Adhering to the decision to develop a Purple Heart ROTC Award, then Adjutant General Frank Athanason worked with one of our national suppliers to strike the medal. Initially, the medal was designed with five different bars across the top – leadership, merit, scholarship, recruiting and excellence. As work on the medal proceeded, it became apparent that what the cadets would value most was not the medal itself, which could seldom actually be worn, but a ribbon, which could be worn above the uniform pocket with other ribbons on a regular basis. Additional work produced the plain purple ribbon.

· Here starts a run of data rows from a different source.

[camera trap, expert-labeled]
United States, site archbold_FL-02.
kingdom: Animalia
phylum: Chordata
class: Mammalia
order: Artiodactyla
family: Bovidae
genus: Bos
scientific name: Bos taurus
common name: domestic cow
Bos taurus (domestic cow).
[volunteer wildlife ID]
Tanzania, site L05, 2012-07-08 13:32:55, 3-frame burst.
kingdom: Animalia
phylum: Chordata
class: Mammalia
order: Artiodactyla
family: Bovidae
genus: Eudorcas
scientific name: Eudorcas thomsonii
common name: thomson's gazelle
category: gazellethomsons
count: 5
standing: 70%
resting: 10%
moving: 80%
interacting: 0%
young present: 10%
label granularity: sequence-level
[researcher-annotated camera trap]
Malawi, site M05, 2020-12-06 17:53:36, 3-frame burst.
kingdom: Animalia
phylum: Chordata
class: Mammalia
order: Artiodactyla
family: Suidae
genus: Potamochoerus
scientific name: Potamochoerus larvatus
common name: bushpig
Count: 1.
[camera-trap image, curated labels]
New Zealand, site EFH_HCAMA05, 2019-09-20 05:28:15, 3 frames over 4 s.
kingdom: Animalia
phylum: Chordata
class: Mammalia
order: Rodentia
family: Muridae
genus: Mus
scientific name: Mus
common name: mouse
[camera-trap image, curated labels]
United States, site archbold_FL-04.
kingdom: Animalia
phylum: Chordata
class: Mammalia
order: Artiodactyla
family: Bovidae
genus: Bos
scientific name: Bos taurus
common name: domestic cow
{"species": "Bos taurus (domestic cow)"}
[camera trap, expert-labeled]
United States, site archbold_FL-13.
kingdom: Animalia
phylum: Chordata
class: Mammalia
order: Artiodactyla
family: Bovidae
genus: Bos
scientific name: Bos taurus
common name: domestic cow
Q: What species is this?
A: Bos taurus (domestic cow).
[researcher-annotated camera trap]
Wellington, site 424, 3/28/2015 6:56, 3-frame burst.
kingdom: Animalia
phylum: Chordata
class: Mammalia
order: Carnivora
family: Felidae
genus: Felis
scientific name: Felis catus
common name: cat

By 1990, medals and ribbons were in hand but much remained to be done before the actual issuance of the awards could commence. The Training Command of each service had to be contacted to obtain permission for the awarding of the medals, and for the wearing of the ribbon as an official part of the cadet uniform. Initial discussion with the Department of the Army indicated that the multiple formats were not viable. A large array of awards were already in existence (for example, the American Legion officer’s awards specifically for military excellence and scholastic excellence,) and the Purple Heart needed to find its own niche to occupy. After careful consideration, it was determined that a LEADERSHIP award would be most readily accepted by the services. The other awards (merit, etc.) were therefore dropped and official approval of all services for the newest ROTC award – the Military Order of the Purple Heart Leadership Award – was obtained. A certificate to accompany the medal and ribbon was developed by 1992. Thus neither the initial proposal for the criteria of the award nor the separate “ROTC and Junior ROTC medal concept survived from drawing board to reality. Also not surviving the planning process, however, was the “available at cost” idea.